It might just be my favorite night of the week. Homemade Pizza Night. It’s every Thursday at our house and it pairs perfectly with comedy on NBC. I think it’s been a tradition for at least 2 years now and it really never gets old. We’ve had two years to perfect our homemade pizza recipe and have cooked it multiples ways- in a cast iron pan, a tray, a grill, and most recently a pizza stone. We’re still waiting for the time when we can build a wood fired oven in our backyard and really up the anty but until then I think we’ve “made it.” Now, there are plenty of recipes and I’m sure similar success stories when it comes to homemade pizza, but let me tell you ours. As we’ve found, there are a few keys to successful pizza making. #1: bread flour #2: high oven temps #3: pizza stone. Our focus has always been on making a good crust. Something that is cooked well, can be a bit crispy on the bottom, not too bready and never undercooked. Toppings change week to week but the crust is the same so that is what we’ve been perfecting.

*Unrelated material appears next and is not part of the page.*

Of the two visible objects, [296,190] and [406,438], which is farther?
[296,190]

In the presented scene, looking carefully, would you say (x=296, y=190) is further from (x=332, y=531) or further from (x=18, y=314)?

We started with a dough recipe from a Betty Crocker Cookbook I was given. We made a few other recipes as well, but ended up coming back to the BC recipes and tweaking it to perfection since it was not only delicious – but easy. Here is the recipe we use for the dough:
Preheat oven to 500 (crank it!) and place pizza stone in oven to warm. Combine ingredients below in kitchenaid in order listed (or bowl + use mixer) and turn on low for 2 min:
- 1T yeast
- 1c hot water (appx 115)
- 1T sugar
- 1t salt
- 3T olive oil
- 1c bread flour
mixture should be smooth at this point – slowly add in another 1 1/2 c bread flour and continue mixing. At the point it starts to form a ball take out dough and turn on to floured surface. Knead for 5-8 minutes until smooth and place in well oiled bowl, cover with towel and let rise in a warm place for at least 30min. While the dough is rising, prepare your toppings (one of our favs that you can see above: prosciutto, spinach, mushrooms + fresh mozz). After dough has risen, take out and shape – one of the best ways to do this is to use your fists underneath it to stretch. When dough is stretched place on pizza stone and top + place in oven for 10-12 minutes or when edges are golden. enjoy!